The G7 Cyber Expert Group (CEG), which advises G7 Finance Ministers and Central Bank Governors, has published a statement addressing the significant cybersecurity challenges and opportunities presented by the rapid adoption of Artificial Intelligence (AI) in the financial sector. The statement, released on October 6, 2025, by the U.S. Department of the Treasury, emphasizes that while AI can enhance cyber defenses, it also creates new attack vectors and amplifies existing risks. The CEG calls for a proactive and collaborative approach from financial institutions, regulators, and central banks to establish strong governance and risk management frameworks to ensure financial stability in the age of AI.


Regulatory Details

The G7 CEG statement is not a formal regulation but serves as high-level guidance and a set of key considerations for the global financial ecosystem. It aims to foster international consensus on managing AI-related cyber risks.

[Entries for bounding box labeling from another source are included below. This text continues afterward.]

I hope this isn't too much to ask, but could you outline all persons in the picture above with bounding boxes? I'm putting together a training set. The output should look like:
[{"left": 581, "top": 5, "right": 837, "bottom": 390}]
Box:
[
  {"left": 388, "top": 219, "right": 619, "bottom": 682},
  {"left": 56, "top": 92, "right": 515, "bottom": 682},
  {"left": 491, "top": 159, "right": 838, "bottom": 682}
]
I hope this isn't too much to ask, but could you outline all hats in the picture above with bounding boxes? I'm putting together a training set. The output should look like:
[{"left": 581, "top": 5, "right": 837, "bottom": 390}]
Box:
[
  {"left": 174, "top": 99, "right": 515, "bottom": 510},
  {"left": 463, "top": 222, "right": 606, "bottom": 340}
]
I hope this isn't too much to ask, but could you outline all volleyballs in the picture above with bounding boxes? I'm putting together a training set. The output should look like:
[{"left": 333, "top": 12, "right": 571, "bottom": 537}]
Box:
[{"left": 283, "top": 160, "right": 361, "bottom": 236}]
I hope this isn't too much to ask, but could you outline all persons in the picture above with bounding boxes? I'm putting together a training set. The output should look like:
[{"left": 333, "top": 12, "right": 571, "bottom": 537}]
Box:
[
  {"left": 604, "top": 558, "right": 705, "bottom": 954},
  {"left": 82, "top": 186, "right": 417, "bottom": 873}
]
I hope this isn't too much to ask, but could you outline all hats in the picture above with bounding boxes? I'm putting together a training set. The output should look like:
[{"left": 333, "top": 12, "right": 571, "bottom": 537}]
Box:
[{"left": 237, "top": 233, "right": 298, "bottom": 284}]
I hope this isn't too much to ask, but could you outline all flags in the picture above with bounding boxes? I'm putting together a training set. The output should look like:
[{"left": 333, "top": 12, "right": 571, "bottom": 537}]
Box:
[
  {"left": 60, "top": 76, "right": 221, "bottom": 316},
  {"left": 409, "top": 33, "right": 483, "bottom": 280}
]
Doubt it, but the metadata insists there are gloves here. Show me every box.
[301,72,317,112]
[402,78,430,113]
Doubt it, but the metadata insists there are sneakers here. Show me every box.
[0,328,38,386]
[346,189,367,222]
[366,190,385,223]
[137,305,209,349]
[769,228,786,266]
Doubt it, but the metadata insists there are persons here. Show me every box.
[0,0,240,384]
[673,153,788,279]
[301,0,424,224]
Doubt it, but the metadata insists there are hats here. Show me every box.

The core principles outlined in the statement revolve around:

  • Dual-Use Nature of AI: Acknowledging that AI is both a powerful tool for defense (e.g., enhanced threat detection, automated response) and a weapon for offense (e.g., AI-powered malware, advanced social engineering).
  • Novel AI-Specific Risks: Highlighting new vulnerabilities unique to AI systems, such as:
    • Data Poisoning: Maliciously manipulating the training data of an AI model to corrupt its outputs.
    • Model Evasion: Attackers crafting inputs that are misclassified by AI security models, allowing them to bypass defenses.
    • Confidentiality Attacks: Extracting sensitive information from an AI model's training data.
  • Need for Governance: Calling on financial firms to implement robust governance and risk management frameworks that specifically address the entire lifecycle of AI systems, from development to deployment and decommissioning.
  • Key Principles for AI Systems: Emphasizing the need for security, resilience, fairness, and transparency in the design and operation of AI models used in finance.

Affected Organizations

The statement is directed at a wide range of stakeholders within the G7 nations (Canada, France, Germany, Italy, Japan, UK, US) and the broader global financial system:

  • International Banks and Financial Institutions
  • Financial Technology (FinTech) companies
  • Central Banks and Monetary Authorities
  • Financial Regulators and Supervisory Bodies
  • Third-party service providers offering AI solutions to the financial sector

Compliance Requirements

While not legally binding, the statement signals the direction of future regulation and supervisory expectations. Financial institutions will be expected to demonstrate that they are proactively managing AI-related risks. This includes:

  • AI Governance Framework: Establishing clear policies, roles, and responsibilities for the use of AI.
  • Model Risk Management: Extending existing model risk management frameworks to cover AI/ML models, including validation, testing for bias, and security hardening.
  • Secure AI Development Lifecycle: Integrating security practices into the development and deployment of AI systems (e.g., MLOps).
  • Third-Party Risk Management: Scrutinizing the security of AI products and services procured from third-party vendors.

Impact Assessment

The proliferation of AI in finance presents both significant opportunities and systemic risks:

  • Positive Impact: AI can dramatically improve fraud detection, anti-money laundering (AML) efforts, and cybersecurity threat intelligence, making the financial system more secure.
  • Negative Impact / Risks:
    • Automated Cyberattacks: Adversaries can use AI to automate vulnerability discovery and exploitation at a scale and speed that human defenders cannot match.
    • Hyper-Realistic Phishing: AI-generated content (deepfakes, personalized text) can make social engineering attacks far more convincing and difficult to detect.
    • Systemic Risk: A vulnerability in a widely used AI model or platform could have cascading effects across the entire financial system, similar to a software supply chain vulnerability.
    • 'Black Box' Problem: The lack of transparency in some complex AI models can make it difficult to understand, audit, and secure their decision-making processes.

Compliance Guidance

Financial institutions should take the following steps in response to the G7 statement:

  1. Create an AI Risk Inventory: Identify and document all instances of AI use within the organization, from chatbots to complex trading algorithms.
  2. Establish a Cross-Functional AI Governance Body: Bring together experts from risk, compliance, IT, security, and business units to oversee the firm's AI strategy.
  3. Invest in AI Security Expertise: Hire or train staff with skills in adversarial machine learning and AI security to red-team internal models and assess vendor products.
  4. Promote a Culture of Transparency: Require that all AI projects maintain clear documentation on data sources, model architecture, and performance metrics to ensure auditability and accountability.

Timeline of Events

1
October 6, 2025
The G7 Cyber Expert Group publishes its statement on AI risks in the financial sector.
2
October 6, 2025
This article was published

MITRE ATT&CK Mitigations

Train employees to be skeptical of hyper-realistic phishing attempts generated by AI.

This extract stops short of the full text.